NVIDIA GPU servers
Three BRCF research pods have NVIDIA GPU servers; however their use is restricted to the groups who own those pods.
- 1 Servers
- 1.1 Hopefog pod
- 1.2 Wilke pod
- 1.3 Marcotte/Gilpin pod
- 2 GPU-enabled software
- 2.1 AlphaFold2
- 2.2 TensorFlow and PyTorch
- 2.3 GROMACS
- 3 Resources
- 3.1 CUDA
- 3.2 Command-line diagnostics
- 3.3 Sharing resources
Servers
Hopefog pod
hfogcomp04.ccbb.utexas.edu compute server on the Hopefog pod (Ellington/Marcotte):
Dell PowerEdge R750XA
dual 24-core/48-thread CPUs (48 cores, 96 hyperthreads total)
512 GB system RAM
2 NVIDIA Ampere A100 GPUs w/80GB onboard RAM each
1.8 TB NVMe drive mounted as /NVMe1 for fast local I/O – not backed up
hfogcomp05.ccbb.utexas.edu
GIGABYTE MC62-G40-00
32-core/64-thread AMD Ryzen CPU
512 GB system RAM
4 NVIDIA RTX 6000 Ada GPUs, 48G RAM each
1 TB NVMe drive mounted as /NVMe1 for fast local I/O – not backed up
Wilke pod
wilkcomp03.ccbb.utexas.edu compute server
GIGABYTE MC62-G40-00 workstation
AMD Ryzen 5975WX CPU (32 cores, 64 hyperthreads total)
512 GB system RAM
4 NVIDIA RTX 6000 Ada GPUs
14 TB NVMe drive mounted as /ssd1 for fast local I/O – not backed up
Marcotte/Gilpin pod
gilpcomp01.ccbb.utexas.edu compute server
ThinkMate GPU server
dual AMD EPYC 9654 96-core CPUs
768 GB system RAM
4 NVIDIA GH100 GPUs, 96G RAM each
4 NVMe drives for fast local I/O – not backed up
/ssd1, /ssd2 – 13 TB, OS is on separate mirrored partitions
/ssd3, /ssd4 - 14 TB
GPU-enabled software
AlphaFold2
The AlphaFold2 protein structure solving software is available on all NVIDIA GPU servers. The /stor/scratch/AlphaFold directory has the large required database under the data.3 sub-directory. There is also an NVIDIA example script alphafold_example_nvidia.sh script.
TensorFlow and PyTorch
Two Python example scripts are located in /stor/scratch/GPU_info that can be used to ensure you have access to the server's GPUs from TensorFlow or PyTorch. Run them from the command line like this:
Tensor Flow
python3 /stor/scratch/GPU_info/tensorflow_example.py
PyTorch
python3 /stor/scratch/GPU_info/pytorch_example.py
If GPUs are available and accessible, the output generated will indicate they are being used.

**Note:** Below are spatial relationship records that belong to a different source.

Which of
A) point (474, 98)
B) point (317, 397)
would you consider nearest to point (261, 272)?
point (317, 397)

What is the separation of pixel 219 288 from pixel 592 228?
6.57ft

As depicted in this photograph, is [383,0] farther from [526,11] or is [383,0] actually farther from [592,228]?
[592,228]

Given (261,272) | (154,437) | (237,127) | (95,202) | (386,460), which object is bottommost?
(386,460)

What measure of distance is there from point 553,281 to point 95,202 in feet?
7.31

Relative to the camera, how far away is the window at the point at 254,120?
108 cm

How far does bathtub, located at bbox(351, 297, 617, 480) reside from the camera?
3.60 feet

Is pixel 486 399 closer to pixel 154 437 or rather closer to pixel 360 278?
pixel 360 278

Note that our system-wide CUDA-enabled TensorFlow and PyTorch versions are available in both the default Python 3 command-line environment (e.g. python3 or python3.12 on the command line) and also in the global JupyterHub environment that uses the Python 3.12 kernel. If you need a different combination of Python and TensorFlow/PyTorch versions, you'll need to construct an appropriate custom conda environment (e.g. miniconda3 or anaconda).
GROMACS
An NVIDIA GPU-enabled version of the Molecular Dynamics (MD) GROMACS program is available on all NVIDIA GPU servers, and a CPU-only version is installed also.

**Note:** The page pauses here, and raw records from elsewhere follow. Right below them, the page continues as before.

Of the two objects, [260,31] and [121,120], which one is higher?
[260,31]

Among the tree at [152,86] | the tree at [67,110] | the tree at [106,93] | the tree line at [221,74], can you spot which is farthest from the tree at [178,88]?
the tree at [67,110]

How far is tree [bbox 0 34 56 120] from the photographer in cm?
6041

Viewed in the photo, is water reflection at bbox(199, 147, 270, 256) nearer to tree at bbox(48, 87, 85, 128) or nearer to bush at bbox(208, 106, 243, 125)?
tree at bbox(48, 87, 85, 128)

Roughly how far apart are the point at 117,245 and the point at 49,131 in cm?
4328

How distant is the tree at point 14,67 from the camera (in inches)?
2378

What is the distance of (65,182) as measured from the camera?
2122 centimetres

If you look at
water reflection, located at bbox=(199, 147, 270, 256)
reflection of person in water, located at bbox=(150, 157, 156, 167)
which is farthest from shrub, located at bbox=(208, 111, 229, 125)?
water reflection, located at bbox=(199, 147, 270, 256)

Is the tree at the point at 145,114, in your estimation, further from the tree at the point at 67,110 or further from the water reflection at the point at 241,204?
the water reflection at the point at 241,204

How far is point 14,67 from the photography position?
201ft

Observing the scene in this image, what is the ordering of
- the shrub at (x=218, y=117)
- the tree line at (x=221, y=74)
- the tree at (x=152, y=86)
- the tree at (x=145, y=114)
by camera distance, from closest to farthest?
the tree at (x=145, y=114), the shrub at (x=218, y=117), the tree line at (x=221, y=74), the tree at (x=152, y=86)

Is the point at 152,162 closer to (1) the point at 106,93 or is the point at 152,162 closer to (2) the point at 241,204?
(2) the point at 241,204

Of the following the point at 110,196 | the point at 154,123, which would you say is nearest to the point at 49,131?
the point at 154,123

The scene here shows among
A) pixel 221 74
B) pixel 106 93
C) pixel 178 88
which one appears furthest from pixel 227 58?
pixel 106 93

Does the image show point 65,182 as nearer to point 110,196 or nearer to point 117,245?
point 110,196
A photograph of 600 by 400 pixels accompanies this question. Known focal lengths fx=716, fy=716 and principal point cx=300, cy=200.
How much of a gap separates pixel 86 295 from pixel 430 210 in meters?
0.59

The /stor/scratch/GROMACS directory has several useful resources:
benchmarks/ - a set of MD benchmark files from https://www.mpinat.mpg.de/grubmueller/bench
gromacs_nvidia_example.sh - a simple GROMACS example script taking advantage of the GPU, running the benchMEM.tpr benchmark by default.
gromacs_cpu_example.sh - an GROMACS example script using the CPUs only.
Resources
CUDA
Both hfogcomp04 and wilkcomp03 have both CUDA 11.8 and CUDA 12.9 installed, under version-specific subdirectories of /usr/local.
To ensure CUDA 11 is made active:
export CUDA_HOME=/usr/local/cuda-11.8
export PATH=$CUDA_HOME/bin:$PATHTo ensure CUDA 12 is made active:
export CUDA_HOME=/usr/local/cuda-12
export PATH=$CUDA_HOME/bin:$PATHNeither version is specified by default, and some (but not all) programs rely on these environment variables. So you should activate one or the other before running software that uses GPUs.
After setting these environment variables, type nvcc --version to ensure you have access to the desired version.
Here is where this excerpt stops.